**What you are asked to do**
Please update everything from the start of the material down to the line containing "Answer: [463,373] →" by replacing "camouflage trousers" with "camo pants", leaving all else unchanged, and return only those lines.

**Excerpted data**
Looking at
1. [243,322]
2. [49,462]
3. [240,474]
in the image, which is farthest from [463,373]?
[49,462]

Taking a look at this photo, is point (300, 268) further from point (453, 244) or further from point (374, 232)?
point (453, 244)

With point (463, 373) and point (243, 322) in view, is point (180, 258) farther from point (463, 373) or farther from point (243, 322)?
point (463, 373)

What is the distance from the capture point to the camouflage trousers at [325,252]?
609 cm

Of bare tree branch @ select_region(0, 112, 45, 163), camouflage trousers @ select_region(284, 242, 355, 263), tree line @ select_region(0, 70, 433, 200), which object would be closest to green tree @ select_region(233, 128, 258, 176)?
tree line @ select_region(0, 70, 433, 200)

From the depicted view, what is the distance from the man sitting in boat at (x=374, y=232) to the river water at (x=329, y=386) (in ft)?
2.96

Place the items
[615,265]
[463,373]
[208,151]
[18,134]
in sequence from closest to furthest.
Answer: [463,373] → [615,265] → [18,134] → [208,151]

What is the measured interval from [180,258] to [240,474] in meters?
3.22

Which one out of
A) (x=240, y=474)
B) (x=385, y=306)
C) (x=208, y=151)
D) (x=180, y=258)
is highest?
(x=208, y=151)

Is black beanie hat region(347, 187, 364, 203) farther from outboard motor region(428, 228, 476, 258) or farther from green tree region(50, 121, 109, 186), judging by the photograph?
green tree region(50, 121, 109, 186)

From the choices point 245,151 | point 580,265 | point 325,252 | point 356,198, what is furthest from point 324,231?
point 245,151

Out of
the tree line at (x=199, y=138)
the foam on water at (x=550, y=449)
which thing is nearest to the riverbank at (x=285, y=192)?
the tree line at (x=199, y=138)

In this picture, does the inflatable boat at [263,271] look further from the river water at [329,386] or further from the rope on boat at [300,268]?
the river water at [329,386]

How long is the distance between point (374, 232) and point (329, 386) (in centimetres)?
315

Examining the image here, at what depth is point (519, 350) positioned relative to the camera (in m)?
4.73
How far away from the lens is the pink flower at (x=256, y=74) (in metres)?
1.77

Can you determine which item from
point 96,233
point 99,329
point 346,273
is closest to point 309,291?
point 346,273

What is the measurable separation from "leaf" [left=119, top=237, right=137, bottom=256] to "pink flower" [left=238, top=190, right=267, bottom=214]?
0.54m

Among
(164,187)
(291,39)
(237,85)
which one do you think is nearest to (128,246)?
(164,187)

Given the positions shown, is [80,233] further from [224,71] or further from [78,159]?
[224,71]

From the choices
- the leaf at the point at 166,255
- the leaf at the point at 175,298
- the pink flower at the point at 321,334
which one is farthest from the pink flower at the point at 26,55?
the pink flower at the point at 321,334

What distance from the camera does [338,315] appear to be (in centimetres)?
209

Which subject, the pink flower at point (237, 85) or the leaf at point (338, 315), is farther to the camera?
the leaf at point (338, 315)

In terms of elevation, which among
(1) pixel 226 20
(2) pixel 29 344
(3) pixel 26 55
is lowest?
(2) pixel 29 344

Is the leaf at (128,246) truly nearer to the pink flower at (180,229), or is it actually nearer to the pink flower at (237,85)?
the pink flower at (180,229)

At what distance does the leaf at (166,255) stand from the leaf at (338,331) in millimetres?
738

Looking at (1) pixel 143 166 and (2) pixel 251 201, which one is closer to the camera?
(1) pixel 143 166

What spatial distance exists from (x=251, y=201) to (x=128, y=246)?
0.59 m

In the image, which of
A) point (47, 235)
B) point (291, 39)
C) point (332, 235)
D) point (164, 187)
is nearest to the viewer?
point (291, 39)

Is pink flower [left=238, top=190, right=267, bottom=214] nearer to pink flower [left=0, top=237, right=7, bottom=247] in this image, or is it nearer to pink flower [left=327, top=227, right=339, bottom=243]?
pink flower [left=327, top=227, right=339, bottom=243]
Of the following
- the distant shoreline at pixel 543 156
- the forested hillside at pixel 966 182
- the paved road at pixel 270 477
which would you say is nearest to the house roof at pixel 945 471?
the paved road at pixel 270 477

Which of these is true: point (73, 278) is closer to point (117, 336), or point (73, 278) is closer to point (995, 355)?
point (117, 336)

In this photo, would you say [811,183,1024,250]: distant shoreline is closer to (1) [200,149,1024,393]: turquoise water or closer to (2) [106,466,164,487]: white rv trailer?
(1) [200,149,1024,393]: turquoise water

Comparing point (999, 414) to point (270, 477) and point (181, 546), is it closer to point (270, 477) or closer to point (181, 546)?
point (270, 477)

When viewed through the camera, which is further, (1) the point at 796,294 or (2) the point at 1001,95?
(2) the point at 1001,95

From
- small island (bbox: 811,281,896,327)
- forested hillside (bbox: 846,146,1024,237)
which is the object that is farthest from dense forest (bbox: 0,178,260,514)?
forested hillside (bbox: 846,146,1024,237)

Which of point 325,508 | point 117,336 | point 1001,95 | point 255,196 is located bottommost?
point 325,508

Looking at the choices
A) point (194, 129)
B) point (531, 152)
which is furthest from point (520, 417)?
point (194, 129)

**In response**
Looking at
1. [243,322]
2. [49,462]
3. [240,474]
in the image, which is farthest from [463,373]?
[49,462]

Taking a look at this photo, is point (300, 268) further from point (453, 244) or further from point (374, 232)?
point (453, 244)

With point (463, 373) and point (243, 322) in view, is point (180, 258) farther from point (463, 373) or farther from point (243, 322)?
point (463, 373)

What is the distance from the capture point to the camo pants at [325,252]?
609 cm

Of bare tree branch @ select_region(0, 112, 45, 163), camo pants @ select_region(284, 242, 355, 263), tree line @ select_region(0, 70, 433, 200), which object would be closest to green tree @ select_region(233, 128, 258, 176)?
tree line @ select_region(0, 70, 433, 200)

From the depicted view, what is the distance from the man sitting in boat at (x=374, y=232) to the river water at (x=329, y=386) (in ft)?
2.96

Place the items
[615,265]
[463,373]
[208,151]
[18,134]
in sequence from closest to furthest.
Answer: [463,373] → [615,265] → [18,134] → [208,151]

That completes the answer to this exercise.